Der Winterslam des Mühlacker Tagblatt hat bei der dritten Neuauflage seinem Namen alle Ehre gemacht. Dick eingemummelt und ausgestattet mit warmen Getränken drängten sich die Gäste am Rand der Leseinsel in den Enzgärten. Nur die Ohren mussten, um aufmerksam lauschen zu können, frei bleiben.

Wahrer Winterslam wird „Einfach so“ zur coolen Sache

Sieger unter sich: Beim dritten Winterslam auf dem Gartenschaugelände treffen sich die erfolgreichen Teilnehmer des Jahres zum großen Finale bei frostigen Temperaturen. Von links: Artem Zolotarov aus Mainz, Ansgar Hufnagel und Cäcilia Bosch alias „Einfach so“ aus Freiburg, Adina Wilcke aus Wien (vorne), Jana Schick aus Mühlacker/Köln und Markus Riks aus Erlangen.

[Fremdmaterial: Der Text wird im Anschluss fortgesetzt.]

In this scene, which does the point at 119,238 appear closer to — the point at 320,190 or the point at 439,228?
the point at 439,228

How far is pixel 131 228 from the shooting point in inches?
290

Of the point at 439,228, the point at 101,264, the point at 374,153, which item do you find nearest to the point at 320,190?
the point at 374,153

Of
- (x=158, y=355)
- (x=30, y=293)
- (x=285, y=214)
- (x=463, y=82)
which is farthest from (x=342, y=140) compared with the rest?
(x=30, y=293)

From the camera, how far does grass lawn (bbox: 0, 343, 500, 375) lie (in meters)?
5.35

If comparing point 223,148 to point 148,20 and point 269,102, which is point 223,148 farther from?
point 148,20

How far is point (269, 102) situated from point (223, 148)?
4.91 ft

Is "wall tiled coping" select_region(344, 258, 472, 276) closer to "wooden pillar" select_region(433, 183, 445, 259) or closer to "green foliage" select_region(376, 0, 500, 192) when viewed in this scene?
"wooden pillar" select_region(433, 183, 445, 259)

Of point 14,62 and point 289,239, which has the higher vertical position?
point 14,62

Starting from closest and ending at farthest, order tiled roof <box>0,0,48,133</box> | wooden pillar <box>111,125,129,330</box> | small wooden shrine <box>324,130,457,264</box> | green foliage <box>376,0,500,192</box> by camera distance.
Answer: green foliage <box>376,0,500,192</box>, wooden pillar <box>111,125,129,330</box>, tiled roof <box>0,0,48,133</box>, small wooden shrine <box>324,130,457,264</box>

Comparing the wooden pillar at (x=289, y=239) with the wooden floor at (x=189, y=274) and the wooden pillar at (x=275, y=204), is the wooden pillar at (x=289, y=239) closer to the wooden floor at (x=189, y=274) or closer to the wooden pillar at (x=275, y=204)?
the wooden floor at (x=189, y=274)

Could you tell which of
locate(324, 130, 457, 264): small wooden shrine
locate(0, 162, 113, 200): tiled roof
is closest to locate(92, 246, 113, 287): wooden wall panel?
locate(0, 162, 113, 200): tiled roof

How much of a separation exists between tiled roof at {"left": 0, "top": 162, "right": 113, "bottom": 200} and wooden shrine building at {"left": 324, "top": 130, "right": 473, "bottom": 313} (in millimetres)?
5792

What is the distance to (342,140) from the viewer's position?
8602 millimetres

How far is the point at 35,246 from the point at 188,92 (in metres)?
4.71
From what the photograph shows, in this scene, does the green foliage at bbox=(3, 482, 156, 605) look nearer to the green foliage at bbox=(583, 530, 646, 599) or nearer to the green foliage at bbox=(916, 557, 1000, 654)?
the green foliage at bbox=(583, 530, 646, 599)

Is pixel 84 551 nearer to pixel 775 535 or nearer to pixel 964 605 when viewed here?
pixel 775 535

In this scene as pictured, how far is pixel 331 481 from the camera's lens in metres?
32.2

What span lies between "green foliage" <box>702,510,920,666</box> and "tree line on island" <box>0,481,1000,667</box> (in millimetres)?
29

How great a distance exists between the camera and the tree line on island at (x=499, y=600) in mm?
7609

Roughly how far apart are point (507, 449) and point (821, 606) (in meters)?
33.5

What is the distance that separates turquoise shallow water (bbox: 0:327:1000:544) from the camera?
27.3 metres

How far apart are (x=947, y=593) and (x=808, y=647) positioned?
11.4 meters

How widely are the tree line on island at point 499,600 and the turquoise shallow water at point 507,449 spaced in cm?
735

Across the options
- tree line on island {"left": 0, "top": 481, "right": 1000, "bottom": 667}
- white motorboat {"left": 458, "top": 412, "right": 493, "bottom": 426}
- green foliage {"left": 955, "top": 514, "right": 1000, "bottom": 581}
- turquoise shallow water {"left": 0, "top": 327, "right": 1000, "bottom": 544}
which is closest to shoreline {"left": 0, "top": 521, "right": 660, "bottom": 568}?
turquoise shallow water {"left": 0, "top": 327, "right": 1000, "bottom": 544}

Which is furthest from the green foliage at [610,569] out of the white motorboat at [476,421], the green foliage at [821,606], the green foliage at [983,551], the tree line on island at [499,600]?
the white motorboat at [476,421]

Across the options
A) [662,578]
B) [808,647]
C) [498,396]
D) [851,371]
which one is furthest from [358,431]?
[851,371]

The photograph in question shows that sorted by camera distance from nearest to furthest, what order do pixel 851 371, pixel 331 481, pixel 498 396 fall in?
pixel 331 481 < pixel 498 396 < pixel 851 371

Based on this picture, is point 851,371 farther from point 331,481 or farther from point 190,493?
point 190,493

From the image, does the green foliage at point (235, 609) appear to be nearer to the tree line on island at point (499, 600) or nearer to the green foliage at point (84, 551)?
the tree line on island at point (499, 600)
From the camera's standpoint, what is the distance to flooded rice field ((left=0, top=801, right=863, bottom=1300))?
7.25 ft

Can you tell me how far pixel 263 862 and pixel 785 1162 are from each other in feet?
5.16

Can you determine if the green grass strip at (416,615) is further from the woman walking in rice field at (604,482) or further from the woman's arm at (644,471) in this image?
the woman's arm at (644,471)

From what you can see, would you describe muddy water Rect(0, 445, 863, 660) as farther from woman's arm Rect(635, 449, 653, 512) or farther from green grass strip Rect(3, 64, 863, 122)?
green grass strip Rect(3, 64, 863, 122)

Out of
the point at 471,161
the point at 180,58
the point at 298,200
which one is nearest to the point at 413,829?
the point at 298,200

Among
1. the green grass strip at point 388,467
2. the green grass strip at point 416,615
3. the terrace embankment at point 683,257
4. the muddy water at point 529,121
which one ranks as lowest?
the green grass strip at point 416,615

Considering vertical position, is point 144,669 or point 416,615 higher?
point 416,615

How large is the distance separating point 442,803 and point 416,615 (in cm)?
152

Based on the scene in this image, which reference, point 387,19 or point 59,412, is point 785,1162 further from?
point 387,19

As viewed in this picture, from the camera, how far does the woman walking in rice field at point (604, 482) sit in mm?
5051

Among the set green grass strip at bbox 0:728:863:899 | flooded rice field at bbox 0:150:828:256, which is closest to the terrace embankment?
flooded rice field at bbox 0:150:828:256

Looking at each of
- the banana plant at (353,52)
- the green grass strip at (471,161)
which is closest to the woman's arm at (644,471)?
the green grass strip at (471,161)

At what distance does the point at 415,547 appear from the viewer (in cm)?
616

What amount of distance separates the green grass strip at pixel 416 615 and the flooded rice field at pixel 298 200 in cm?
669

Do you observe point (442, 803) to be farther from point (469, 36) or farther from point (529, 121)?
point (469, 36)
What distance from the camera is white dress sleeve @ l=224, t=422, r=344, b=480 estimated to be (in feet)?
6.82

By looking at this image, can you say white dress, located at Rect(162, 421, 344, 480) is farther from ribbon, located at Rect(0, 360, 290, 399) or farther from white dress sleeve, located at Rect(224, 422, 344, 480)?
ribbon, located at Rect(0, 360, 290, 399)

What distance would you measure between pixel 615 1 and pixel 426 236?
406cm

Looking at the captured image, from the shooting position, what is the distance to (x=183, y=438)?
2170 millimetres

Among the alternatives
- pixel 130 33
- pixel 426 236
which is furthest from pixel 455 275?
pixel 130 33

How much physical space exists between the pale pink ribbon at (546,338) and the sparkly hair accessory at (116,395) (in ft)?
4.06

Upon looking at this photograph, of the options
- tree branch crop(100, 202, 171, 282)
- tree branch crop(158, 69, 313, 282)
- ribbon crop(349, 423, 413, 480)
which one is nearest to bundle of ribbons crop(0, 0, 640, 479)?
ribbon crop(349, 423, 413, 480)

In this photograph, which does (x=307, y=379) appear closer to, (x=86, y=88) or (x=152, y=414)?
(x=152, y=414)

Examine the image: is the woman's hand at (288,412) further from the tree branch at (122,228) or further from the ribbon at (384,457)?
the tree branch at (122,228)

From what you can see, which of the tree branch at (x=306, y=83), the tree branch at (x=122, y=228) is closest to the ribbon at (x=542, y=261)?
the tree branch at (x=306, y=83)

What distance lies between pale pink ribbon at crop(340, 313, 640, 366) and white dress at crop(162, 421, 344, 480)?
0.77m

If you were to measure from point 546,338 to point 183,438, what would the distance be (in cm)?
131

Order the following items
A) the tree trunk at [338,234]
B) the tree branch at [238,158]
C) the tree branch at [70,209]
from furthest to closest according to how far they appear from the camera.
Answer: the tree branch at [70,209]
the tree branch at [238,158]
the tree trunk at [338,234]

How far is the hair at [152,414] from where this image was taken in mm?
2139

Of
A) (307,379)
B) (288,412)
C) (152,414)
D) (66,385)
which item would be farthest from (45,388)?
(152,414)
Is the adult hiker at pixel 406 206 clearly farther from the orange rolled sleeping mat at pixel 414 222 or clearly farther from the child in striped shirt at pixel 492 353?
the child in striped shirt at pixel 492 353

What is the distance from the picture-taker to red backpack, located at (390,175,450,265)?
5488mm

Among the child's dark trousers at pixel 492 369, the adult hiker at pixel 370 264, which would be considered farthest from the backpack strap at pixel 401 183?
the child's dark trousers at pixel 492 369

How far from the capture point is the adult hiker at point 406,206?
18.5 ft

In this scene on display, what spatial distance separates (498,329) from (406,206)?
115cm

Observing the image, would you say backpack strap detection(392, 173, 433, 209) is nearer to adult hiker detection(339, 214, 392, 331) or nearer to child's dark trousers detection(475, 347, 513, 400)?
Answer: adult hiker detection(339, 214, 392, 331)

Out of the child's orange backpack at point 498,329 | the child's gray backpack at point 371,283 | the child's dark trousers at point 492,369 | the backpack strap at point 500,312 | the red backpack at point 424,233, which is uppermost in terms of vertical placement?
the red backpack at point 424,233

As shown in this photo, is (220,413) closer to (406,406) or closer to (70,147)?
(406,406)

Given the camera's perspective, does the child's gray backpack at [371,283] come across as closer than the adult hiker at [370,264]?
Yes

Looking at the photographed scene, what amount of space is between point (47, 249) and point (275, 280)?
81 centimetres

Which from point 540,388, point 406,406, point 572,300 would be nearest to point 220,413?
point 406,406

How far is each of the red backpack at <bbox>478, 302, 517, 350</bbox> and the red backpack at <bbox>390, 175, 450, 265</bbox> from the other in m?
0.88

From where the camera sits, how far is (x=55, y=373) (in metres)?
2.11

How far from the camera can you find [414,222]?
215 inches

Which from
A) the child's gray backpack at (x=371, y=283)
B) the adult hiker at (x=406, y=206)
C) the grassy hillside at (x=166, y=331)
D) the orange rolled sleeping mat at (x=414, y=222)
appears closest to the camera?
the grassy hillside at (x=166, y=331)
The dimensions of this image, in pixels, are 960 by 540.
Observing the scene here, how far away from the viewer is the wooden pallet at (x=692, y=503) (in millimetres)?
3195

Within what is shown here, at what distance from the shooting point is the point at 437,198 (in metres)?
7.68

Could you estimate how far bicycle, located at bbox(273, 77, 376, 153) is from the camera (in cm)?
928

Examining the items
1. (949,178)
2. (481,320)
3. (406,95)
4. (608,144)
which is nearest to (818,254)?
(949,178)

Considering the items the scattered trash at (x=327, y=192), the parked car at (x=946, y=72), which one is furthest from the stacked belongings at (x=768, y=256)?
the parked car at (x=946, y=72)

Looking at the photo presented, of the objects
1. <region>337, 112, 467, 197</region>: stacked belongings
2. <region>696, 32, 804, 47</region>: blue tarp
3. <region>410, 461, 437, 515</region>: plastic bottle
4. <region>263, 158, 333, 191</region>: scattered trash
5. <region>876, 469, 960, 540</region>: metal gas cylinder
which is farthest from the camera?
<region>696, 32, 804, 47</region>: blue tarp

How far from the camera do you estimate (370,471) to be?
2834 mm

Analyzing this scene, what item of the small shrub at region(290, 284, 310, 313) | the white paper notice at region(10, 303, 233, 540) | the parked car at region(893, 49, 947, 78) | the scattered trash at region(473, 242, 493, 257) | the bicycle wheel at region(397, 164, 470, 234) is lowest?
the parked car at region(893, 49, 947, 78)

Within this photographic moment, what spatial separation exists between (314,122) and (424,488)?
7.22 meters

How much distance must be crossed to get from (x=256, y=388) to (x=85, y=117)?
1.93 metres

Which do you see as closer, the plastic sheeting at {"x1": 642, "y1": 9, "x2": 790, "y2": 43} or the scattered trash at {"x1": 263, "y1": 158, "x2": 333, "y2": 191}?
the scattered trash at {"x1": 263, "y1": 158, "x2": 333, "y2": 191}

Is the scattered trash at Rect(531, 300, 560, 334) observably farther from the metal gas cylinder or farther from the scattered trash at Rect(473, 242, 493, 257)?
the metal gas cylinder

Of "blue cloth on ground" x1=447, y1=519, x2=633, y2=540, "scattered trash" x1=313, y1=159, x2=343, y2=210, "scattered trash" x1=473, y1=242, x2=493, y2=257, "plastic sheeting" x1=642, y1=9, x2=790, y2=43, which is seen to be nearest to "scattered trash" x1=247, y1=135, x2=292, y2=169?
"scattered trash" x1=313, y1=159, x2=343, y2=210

Mühlacker. Wer es poetisch mag – und das kann bei einem Dichter-Wettstreit zumindest nicht schaden –, konnte sich erwärmen lassen von den Worten und Pointen, die mit den weißen Flocken durch die Dezember-Nacht wirbelten. Nach einem stürmischen Zwischenspiel kurz nach Mittag, als die Veranstaltung schon gefährdet schien, gab es zwar rote Nasen und klamme Hände, die beim Applaus frisch durchblutet wurden, aber dafür keinen lästigen Regen mehr. Die Verantwortung für die Bedingungen übernahm Redakteurin und Moderatorin Ramona Deeg. Sie habe sich für den Winterslam unbedingt Schnee gewünscht, verriet sie, und siehe da ...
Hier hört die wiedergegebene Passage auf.